[PATCH 1/2] nvme: Wait at least 6000ms before entering the deepest idle state

From: Andy Lutomirski
Date: Wed May 24 2017 - 18:07:03 EST


This should at least make vendors less nervous about Linux's APST
policy. I'm not aware of any concrete bugs it would fix (although I
was hoping it would fix the Samsung/Dell quirk).

Cc: stable@xxxxxxxxxxxxxxx # v4.11
Cc: Kai-Heng Feng <kai.heng.feng@xxxxxxxxxxxxx>
Cc: Mario Limonciello <mario_limonciello@xxxxxxxx>
Signed-off-by: Andy Lutomirski <luto@xxxxxxxxxx>
---
drivers/nvme/host/core.c | 38 +++++++++++++++++++++++++++++++-------
1 file changed, 31 insertions(+), 7 deletions(-)

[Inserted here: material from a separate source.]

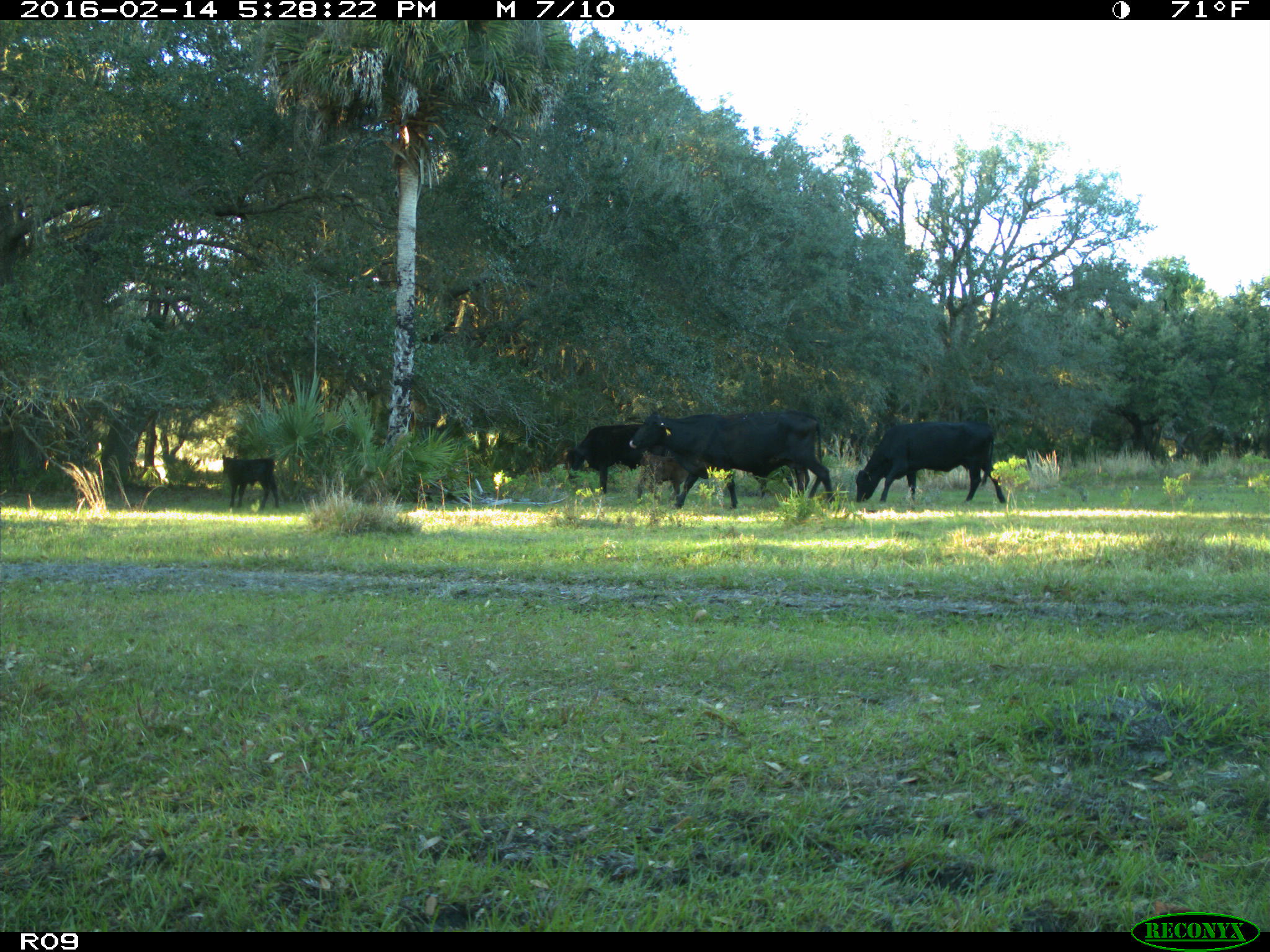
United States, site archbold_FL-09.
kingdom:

diff --git a/drivers/nvme/host/core.c b/drivers/nvme/host/core.c
index d5e0906262ea..381e9f813385 100644
--- a/drivers/nvme/host/core.c
+++ b/drivers/nvme/host/core.c
@@ -1325,13 +1325,7 @@ static void nvme_configure_apst(struct nvme_ctrl *ctrl)
/*
* APST (Autonomous Power State Transition) lets us program a
* table of power state transitions that the controller will
- * perform automatically. We configure it with a simple
- * heuristic: we are willing to spend at most 2% of the time
- * transitioning between power states. Therefore, when running
- * in any given state, we will enter the next lower-power
- * non-operational state after waiting 50 * (enlat + exlat)
- * microseconds, as long as that state's total latency is under
- * the requested maximum latency.
+ * perform automatically.
*
* We will not autonomously enter any non-operational state for
* which the total latency exceeds ps_max_latency_us. Users
@@ -1405,9 +1399,39 @@ static void nvme_configure_apst(struct nvme_ctrl *ctrl)
/*
* This state is good. Use it as the APST idle
* target for higher power states.
+ *
+ * Intel RSTe supposedly uses the following algorithm:
+ * 60ms delay to transition to the first
+ * non-operational state and 1000*exlat to each
+ * additional state. This is problematic. 60ms is
+ * too short if the first non-operational state has
+ * high latency, and 1000*exlat into a state is
+ * absurdly slow. (exlat=22ms seems typical for the
+ * deepest state. A delay of 22 seconds to enter that
+ * state means that it will almost never be entered at
+ * all, wasting power and, worse, turning otherwise
+ * easy-to-detect hardware/firmware bugs into sporadic
+ * problems.
+ *
+ * Linux is willing to spend at most 2% of the time
+ * transitioning between power states. Therefore,
+ * when running in any given state, we will enter the
+ * next lower-power non-operational state after
+ * waiting 50 * (enlat + exlat) microseconds, as long
+ * as that state's total latency is under the
+ * requested maximum latency.
*/
transition_ms = total_latency_us + 19;
do_div(transition_ms, 20);
+
+ /*
+ * Some vendors have expressed nervousness about
+ * entering the deepest state after less than six
+ * seconds.
+ */
+ if (state == ctrl->npss && transition_ms < 6000)
+ transition_ms = 6000;
+
if (transition_ms > (1 << 24) - 1)
transition_ms = (1 << 24) - 1;

--
2.9.4